I have to admit I am unfamiliar with the use of the Apache event worker in production (only ever see prefork around), so my interpretations might be a bit suspect.

But it would be good to see what tunings you have configured in your Apache config for it - https://httpd.apache.org/docs/2.4/mod/event.html


#8

Limit Soft Limit Hard Limit Units
Max cpu time unlimited unlimited seconds
Max file size unlimited unlimited bytes
Max data size unlimited unlimited bytes
Max stack size 8388608 unlimited bytes
Max core file size 268435456 268435456 bytes
Max resident set unlimited unlimited bytes
Max processes 1546440 1546440 processes
Max open files 8192 8192 files
Max locked memory 16777216 16777216 bytes
Max address space unlimited unlimited bytes
Max file locks unlimited unlimited locks
Max pending signals 1546440 1546440 signals
Max msgqueue size 819200 819200 bytes
Max nice priority 0 0
Max realtime priority 0 0
Max realtime timeout unlimited unlimited us


#9

Apache event worker is not graved in stone, I just wanted to have http/2 running on Ubuntu18.04 but I think I can also live with other modes if its more stable. Now I realize my other server are on different modes … maybe the reason why its running fine on these servers :smiley:


#10

Yeah … this stuff can be tricky to chase, because limits get enforced at a variety of points.

One last quick check I can suggest is:

systemctl status apache2

you should see a line like:

Tasks: 55 (limit: 4915)

Now, if you spam that status command as Certbot is running, you might be able to check whether the number of tasks grows and/or approaches the limit.


#11

Ubuntu may not use cron, try:
systemctl list-timers


#12

Tasks: 129 (limit: 195)

That sounds logic, thank you :wink:


#13

Please also show:
systemctl status apache2

Also, take a look within
/lib/systemd/system/apache2.service
You might want to include/increase to:

[Service]
TasksMax=infinity

Within Apache config, review:
ThreadsPerChild


#14

Is that when idle or when Certbot crashes the server?

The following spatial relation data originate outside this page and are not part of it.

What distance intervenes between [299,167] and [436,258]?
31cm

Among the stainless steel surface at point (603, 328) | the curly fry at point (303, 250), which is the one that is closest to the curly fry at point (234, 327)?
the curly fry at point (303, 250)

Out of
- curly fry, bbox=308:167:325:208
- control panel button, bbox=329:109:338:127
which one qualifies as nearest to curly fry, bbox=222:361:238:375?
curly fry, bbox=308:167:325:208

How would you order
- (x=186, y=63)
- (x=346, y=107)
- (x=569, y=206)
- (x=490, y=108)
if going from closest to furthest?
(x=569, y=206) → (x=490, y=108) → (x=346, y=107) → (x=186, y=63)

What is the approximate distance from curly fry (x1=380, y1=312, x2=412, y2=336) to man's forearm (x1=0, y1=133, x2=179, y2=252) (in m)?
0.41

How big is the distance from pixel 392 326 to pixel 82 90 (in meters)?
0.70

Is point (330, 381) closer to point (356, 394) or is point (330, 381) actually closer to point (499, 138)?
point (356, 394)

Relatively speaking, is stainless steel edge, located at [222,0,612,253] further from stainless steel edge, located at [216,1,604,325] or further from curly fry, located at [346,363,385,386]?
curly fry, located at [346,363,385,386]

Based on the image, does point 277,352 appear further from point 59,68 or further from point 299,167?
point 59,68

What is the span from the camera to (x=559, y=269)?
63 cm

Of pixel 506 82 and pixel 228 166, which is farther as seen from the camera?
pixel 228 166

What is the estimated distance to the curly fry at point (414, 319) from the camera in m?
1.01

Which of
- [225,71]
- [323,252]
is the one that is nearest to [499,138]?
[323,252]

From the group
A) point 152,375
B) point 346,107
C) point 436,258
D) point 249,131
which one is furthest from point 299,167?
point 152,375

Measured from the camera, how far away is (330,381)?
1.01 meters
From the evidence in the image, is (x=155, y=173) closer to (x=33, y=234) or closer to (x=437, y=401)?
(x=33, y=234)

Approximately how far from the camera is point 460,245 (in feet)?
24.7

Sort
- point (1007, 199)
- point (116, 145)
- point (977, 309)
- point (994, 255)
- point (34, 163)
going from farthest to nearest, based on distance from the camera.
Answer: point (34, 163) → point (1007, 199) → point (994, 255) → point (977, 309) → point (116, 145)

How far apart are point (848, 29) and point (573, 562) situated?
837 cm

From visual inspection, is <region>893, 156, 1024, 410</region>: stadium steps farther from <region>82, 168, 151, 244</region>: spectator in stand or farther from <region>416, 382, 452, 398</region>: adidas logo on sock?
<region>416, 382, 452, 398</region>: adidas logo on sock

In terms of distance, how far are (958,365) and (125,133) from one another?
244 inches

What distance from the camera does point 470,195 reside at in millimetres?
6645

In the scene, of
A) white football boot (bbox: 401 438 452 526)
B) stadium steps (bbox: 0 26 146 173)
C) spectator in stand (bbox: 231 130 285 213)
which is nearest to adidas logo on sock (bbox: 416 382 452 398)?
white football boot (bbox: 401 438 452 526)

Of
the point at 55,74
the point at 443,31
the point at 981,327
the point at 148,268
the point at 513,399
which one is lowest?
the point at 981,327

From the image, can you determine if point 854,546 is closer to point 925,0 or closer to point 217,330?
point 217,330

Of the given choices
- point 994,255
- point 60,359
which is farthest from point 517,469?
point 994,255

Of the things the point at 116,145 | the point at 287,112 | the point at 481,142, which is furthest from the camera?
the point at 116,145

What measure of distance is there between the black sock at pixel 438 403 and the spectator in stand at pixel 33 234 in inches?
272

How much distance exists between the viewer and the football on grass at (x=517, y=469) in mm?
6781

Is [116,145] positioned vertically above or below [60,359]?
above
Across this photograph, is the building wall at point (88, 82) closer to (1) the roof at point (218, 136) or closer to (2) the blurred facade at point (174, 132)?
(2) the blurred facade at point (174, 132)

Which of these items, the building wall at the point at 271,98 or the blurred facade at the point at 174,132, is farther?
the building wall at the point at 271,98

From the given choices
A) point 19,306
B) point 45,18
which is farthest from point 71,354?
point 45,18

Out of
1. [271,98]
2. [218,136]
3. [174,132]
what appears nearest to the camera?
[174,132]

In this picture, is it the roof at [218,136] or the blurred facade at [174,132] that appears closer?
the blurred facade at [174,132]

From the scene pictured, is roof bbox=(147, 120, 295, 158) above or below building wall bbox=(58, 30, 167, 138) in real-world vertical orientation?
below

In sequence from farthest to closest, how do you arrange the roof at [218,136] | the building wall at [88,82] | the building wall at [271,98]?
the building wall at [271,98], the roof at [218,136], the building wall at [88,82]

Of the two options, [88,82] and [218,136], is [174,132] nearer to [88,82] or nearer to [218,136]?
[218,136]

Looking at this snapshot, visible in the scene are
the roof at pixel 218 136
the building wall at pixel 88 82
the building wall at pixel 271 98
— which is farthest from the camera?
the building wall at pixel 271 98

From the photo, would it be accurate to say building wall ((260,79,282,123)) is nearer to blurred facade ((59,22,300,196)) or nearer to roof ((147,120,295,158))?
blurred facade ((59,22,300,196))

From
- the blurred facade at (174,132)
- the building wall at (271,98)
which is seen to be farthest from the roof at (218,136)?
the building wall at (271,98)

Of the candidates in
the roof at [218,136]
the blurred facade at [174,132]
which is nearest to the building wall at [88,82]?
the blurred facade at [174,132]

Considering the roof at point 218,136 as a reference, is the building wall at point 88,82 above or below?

If it’s the idle count, I would give a solid 90% chance that this is your issue.

As an experiment, maybe try this (as root):

systemctl set-property apache2.service TasksMax=5000

Then leave it for a week or something.

Regarding rg305’s suggestion, I am not sure whether modifying the systemd file directly is a good idea, might get wiped out by package updates.


#15

129 is the value in normal operation mode of the server, no certbot running! I just watched it while running certbot renew and after the first 15 certs or so tasks count hits the limit of 195 and thats it.

I raised TaskLimit to 5000 now, I am a bit afraid to set infinity here, sorry @rg305 :wink:

Now I run certbot renew while watching apache error log and now it looks clean, just the apache graceful restart notices, nothing else. Certbot renew finished with full simulation of all renews and apache is still up and running. Yeah! Tasks count goes up to more than 300 at the same time :open_mouth:

I am pretty wondering to hit all these default limits already so early with only 40 websites/certificates, there is still some more waiting to be moved to this server, feels good to see it running smooth for the moment. Lets wait and watch the next days and weeks. Thank you once again @_az and @rg305!


#16

My understanding is that the maximum number of tasks should be bounded by your mpm_event configuration. So adding more websites should not cause this issue to occur again.

This is what really puzzles me. There’s no way that is the actual DefaultTasksMax for Ubuntu. So either you have that set somewhere on your system, or sytsemd is doing some weird (and unhelpful) things to your system:

sudo grep -R DefaultTasksMax /etc/systemd

Very happy for you though, you can keep http/2 now :slight_smile: !


#17

Just to give you feedback: Its up and running for 10 days now. Really looks like TaskLimit was the key here.